Lo scorzo marzo "Trento si aiuta", associazione formata dall'unione di Trentino Solidale, Caritas Diocesana, Ana Trento e Banco Alimentare, aveva aiutato ottocento famiglie in difficoltà a causa del virus. La volontà della Giunta è quella di rimettere in moto questa rete solidale per aiutare i trentini in difficoltà

TRENTO. A marzo, mentre la pandemia imperversava tenendoci tutti chiusi in casa, un gruppo di realtà trentine si sono trovate a lavorare insieme per supportare le famiglie colpite dal virus e dalle difficoltà economiche ad esso collegate. Tra queste figurano Trentino Solidale, Caritas Diocesana, Ana Trento e Banco Alimentare, associazioni che anche nel quotidiano operano per fini comuni, anche se solitamente lo fanno singolarmente. Nel momento del bisogno sono però riuscite a fare rete e creare "Trento si aiuta", potenziando le proprie possibilità e raggiungendo ottocento famiglie, anche grazie all'aiuto di giovani volontari.
In queste settimane, con il virus che torna ad essere una presenza costante nella vita di tutti, è emersa la volontà di ricreare "Trento si aiuta". L'assessora Chiara Maule ha dichiarato: "Abbiamo già contattato i soggetti con cui si era instaurata la collaborazione dei mesi scorsi e nei prossimi giorni ci saranno degli incontri operativi per capire come, anche in stretto raccordo con gli interventi provinciali, sia possibile rendere più funzionali ed efficaci le misure già attivate a favore delle famiglie in difficoltà".
Giorgio Casagranda interviene a nome di Trentino Solidale per garantire la volontà dell'associazione a impegnarsi di nuovo in questo progetto di sostegno alla popolazione trentina. "Noi siamo pronti a tornare in campo assieme all'amministrazione pubblica per aiutare le famiglie più in difficoltà.
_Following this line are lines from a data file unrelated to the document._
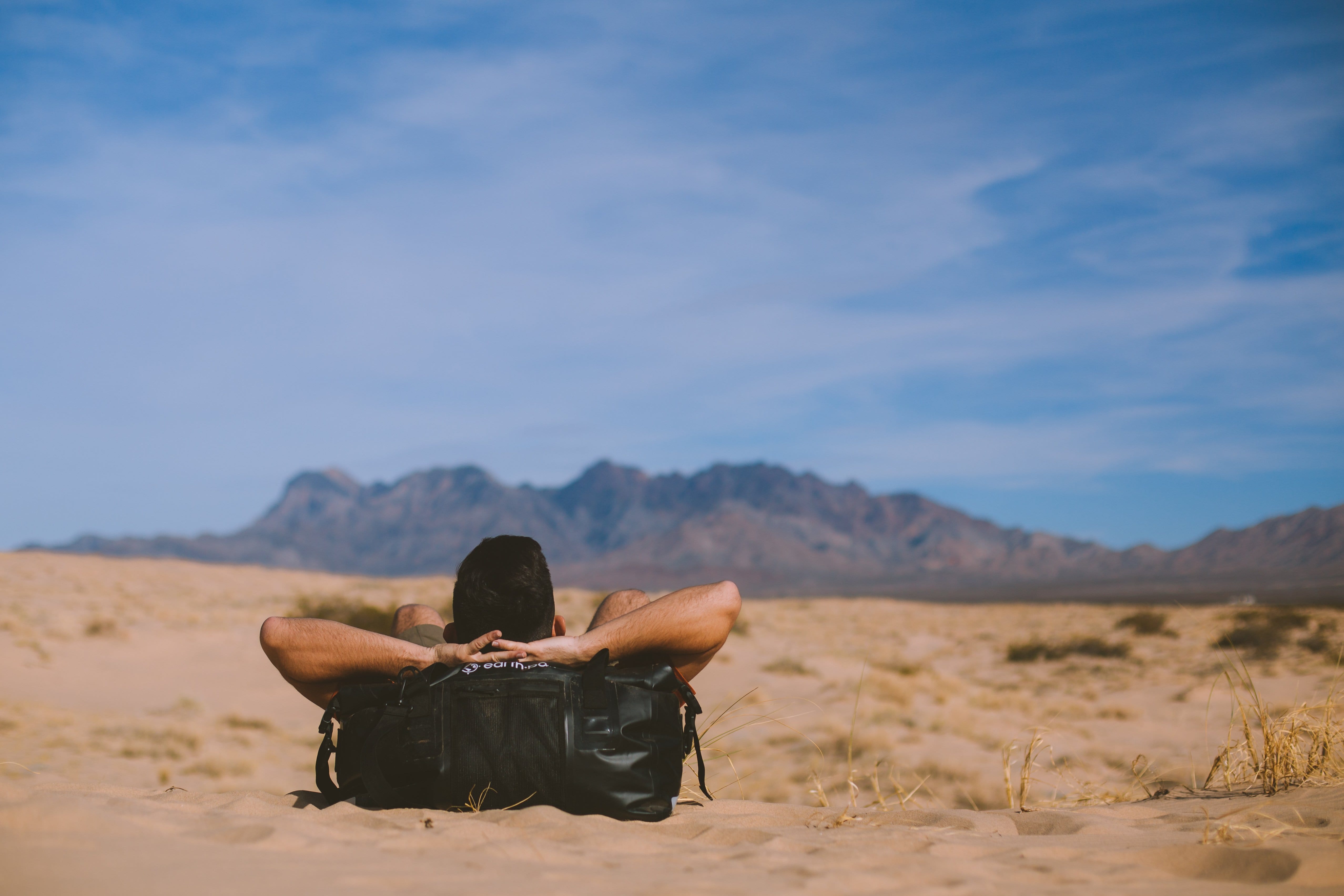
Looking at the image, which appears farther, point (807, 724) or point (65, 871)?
point (807, 724)

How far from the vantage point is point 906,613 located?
44375 millimetres

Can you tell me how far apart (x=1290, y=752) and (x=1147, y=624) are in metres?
23.3

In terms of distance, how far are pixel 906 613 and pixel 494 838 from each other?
43862 mm

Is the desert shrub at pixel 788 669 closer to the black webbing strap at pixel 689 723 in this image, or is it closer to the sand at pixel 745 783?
the sand at pixel 745 783

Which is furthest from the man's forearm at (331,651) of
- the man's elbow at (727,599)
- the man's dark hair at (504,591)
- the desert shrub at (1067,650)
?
the desert shrub at (1067,650)

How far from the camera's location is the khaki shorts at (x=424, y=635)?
12.0 ft

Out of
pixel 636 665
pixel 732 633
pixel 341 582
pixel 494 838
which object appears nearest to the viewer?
pixel 494 838

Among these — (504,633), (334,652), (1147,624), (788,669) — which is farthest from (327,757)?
(1147,624)

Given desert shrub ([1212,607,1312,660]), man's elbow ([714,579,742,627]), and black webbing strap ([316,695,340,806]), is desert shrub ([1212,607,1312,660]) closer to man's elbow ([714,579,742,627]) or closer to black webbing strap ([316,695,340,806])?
man's elbow ([714,579,742,627])

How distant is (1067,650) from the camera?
20.0 meters

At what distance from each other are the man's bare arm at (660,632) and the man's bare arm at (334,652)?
1.04ft

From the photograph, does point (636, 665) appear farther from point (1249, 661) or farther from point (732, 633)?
point (732, 633)

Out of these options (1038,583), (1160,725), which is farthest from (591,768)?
(1038,583)

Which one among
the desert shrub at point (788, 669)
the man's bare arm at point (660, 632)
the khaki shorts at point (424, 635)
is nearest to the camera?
the man's bare arm at point (660, 632)
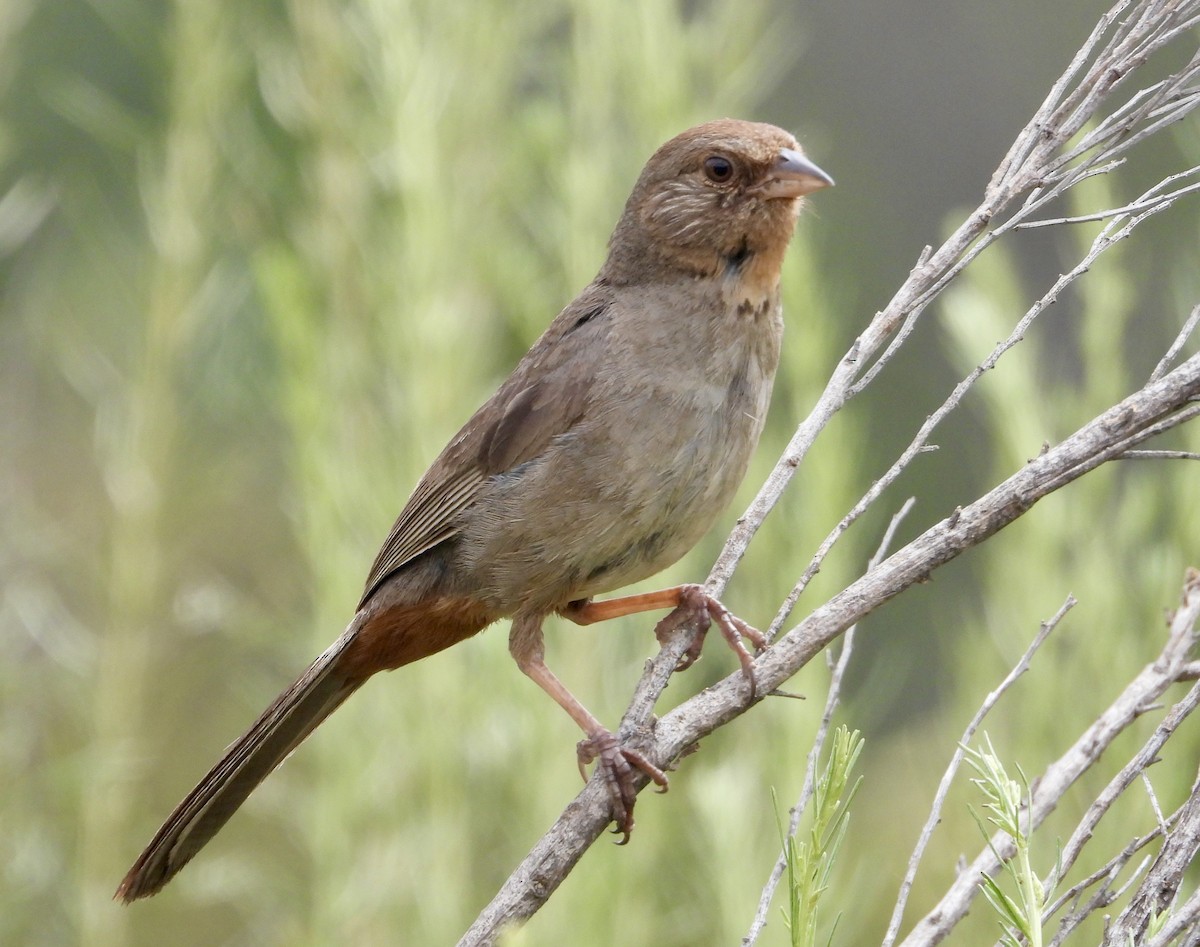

Come abbiamo già fatto in primavera, metteremo a disposizione prodotti e mezzi necessari e speriamo che in molti facciano lo stesso".
L'assessora sottolinea come il progetto "Trento si aiuta" goda del sostegno dell'amministrazione. "Vogliamo potenziare ulteriormente la rete aggiungendo lo sforzo pubblico a quello dei privati. Abbiamo anche un dialogo costantemente aperto con la Provincia, in modo da riuscire a coordinare al meglio i mutui progetti di solidarietà. La paura più grande è che questa volta la situazione economica sia peggiore di quella di marzo, ma sappiamo anche di non essere così impreparati come eravamo allora. Ce la faremo".